§ DOKUMENTABSCHNITT
........

Nicht nur Steampunk-Fans wird ein Blick in den Gezeitenrechner faszinieren.
Foto: DSM / Niels Hollmeier

Bremerhaven – Ein Schauerlebnis der besonderen Art hat das Deutsche Schifffahrtsmuseum (Leibniz-Institut für Maritime Geschichte) in Bremerhaven angekündigt: Von 15. bis 19. Juli wird dort ein altehrwürdiges Stück Technikgeschichte live restauriert werden – nämlich der erste deutsche Gezeitenrechner, der noch aus dem Jahr 1915 stammt.

"Einer der ersten deutschen Computer"

Bei dem Exponat handelt es sich um eine von insgesamt nur drei solcher Maschinen, die damals in Deutschland gebaut wurden. Weltweit gibt es weniger als dreißig stationäre Gezeitenrechner, und von denen sind nur wenige Exemplare öffentlich zugänglich. In Bremerhaven hingegen können Museumsbesucher Restaurator Tim Lücke bei der Arbeit über die Schulter schauen.

"Man kann die Gezeitenrechenmaschine von 1915 durchaus als einen der ersten deutschen Computer bezeichnen," sagt Martin Weiss, Wissenschaftlicher Mitarbeiter am Museum. "Sie arbeitet zwar analog-mechanisch und wurde nur für eine spezifische Aufgabe konstruiert, aber sie lässt sich programmieren."

Hintergrund

Das Wechselspiel von Ebbe und Flut genauer zu verstehen, wurde mit dem Aufkommen der Dampfschiffe im 19. Jahrhundert immer wichtiger. Auf die Idee, diese Arbeit von einer analogen Rechenmaschine, also gewissermaßen einem mechanischen Computer, erledigen zu lassen, kam zunächst der Engländer William Thomson, später bekannt als Lord Kelvin. Der erste Prototyp entstand im Jahr 1872.

........

§ BEREITGESTELLTE ANGABEN

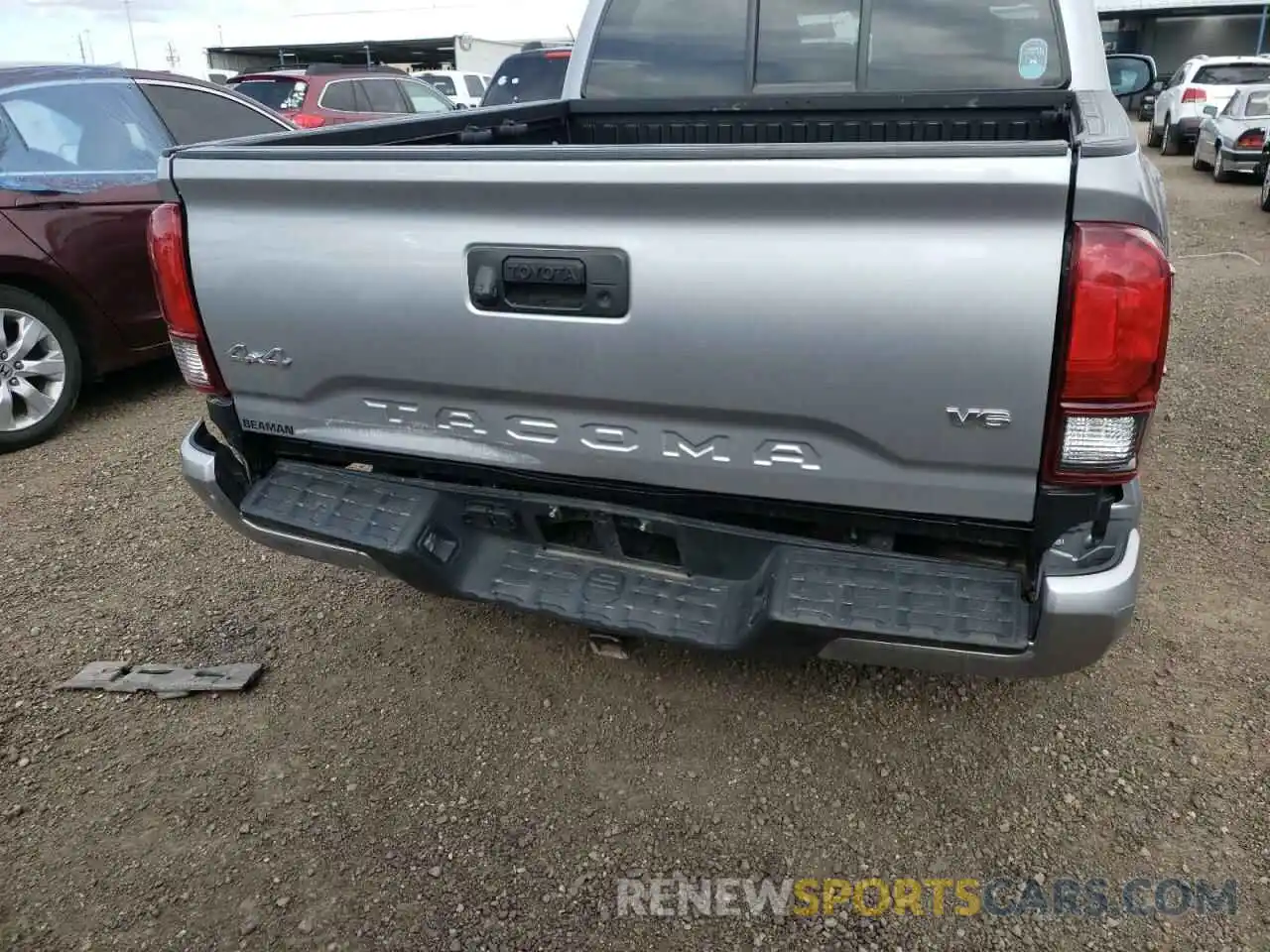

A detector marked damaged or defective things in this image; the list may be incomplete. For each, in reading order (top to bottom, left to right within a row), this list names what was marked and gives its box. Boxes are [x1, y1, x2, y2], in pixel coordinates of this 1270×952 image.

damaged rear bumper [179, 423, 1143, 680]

........

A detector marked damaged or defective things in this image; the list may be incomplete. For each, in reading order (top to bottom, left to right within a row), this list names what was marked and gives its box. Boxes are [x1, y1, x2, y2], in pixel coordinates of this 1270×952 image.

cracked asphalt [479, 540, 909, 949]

........

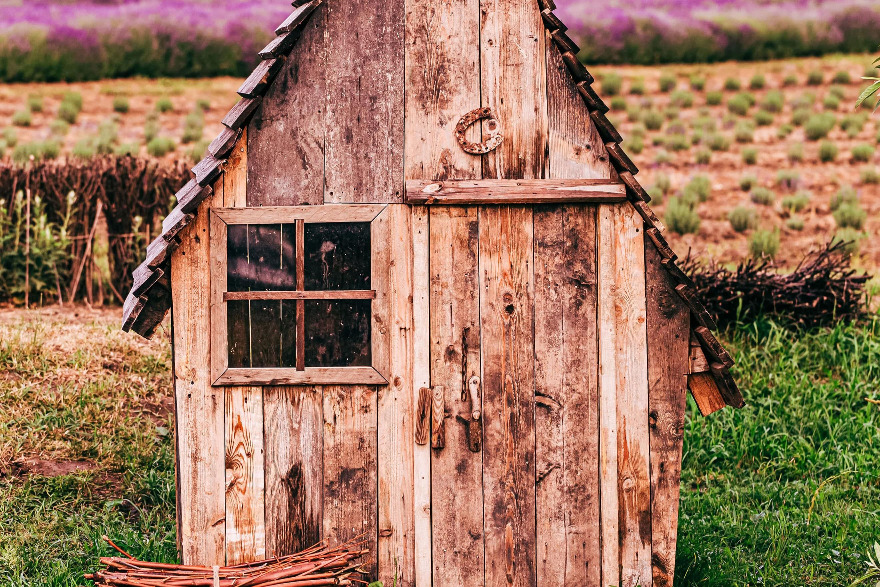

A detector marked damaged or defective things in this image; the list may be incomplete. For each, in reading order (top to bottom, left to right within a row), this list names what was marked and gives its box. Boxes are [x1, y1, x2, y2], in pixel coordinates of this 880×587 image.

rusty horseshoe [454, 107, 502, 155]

........

§ ERKLÄRTES ZIEL
Gib bitte den Textabschnitt über den Gezeitenrechner von 1915 vollständig und wortgetreu aus.

§ ANTWORT ZUR AUFGABE
Nicht nur Steampunk-Fans wird ein Blick in den Gezeitenrechner faszinieren.
Foto: DSM / Niels Hollmeier

Bremerhaven – Ein Schauerlebnis der besonderen Art hat das Deutsche Schifffahrtsmuseum (Leibniz-Institut für Maritime Geschichte) in Bremerhaven angekündigt: Von 15. bis 19. Juli wird dort ein altehrwürdiges Stück Technikgeschichte live restauriert werden – nämlich der erste deutsche Gezeitenrechner, der noch aus dem Jahr 1915 stammt.

"Einer der ersten deutschen Computer"

Bei dem Exponat handelt es sich um eine von insgesamt nur drei solcher Maschinen, die damals in Deutschland gebaut wurden. Weltweit gibt es weniger als dreißig stationäre Gezeitenrechner, und von denen sind nur wenige Exemplare öffentlich zugänglich. In Bremerhaven hingegen können Museumsbesucher Restaurator Tim Lücke bei der Arbeit über die Schulter schauen.

"Man kann die Gezeitenrechenmaschine von 1915 durchaus als einen der ersten deutschen Computer bezeichnen," sagt Martin Weiss, Wissenschaftlicher Mitarbeiter am Museum. "Sie arbeitet zwar analog-mechanisch und wurde nur für eine spezifische Aufgabe konstruiert, aber sie lässt sich programmieren."

Hintergrund

Das Wechselspiel von Ebbe und Flut genauer zu verstehen, wurde mit dem Aufkommen der Dampfschiffe im 19. Jahrhundert immer wichtiger. Auf die Idee, diese Arbeit von einer analogen Rechenmaschine, also gewissermaßen einem mechanischen Computer, erledigen zu lassen, kam zunächst der Engländer William Thomson, später bekannt als Lord Kelvin. Der erste Prototyp entstand im Jahr 1872.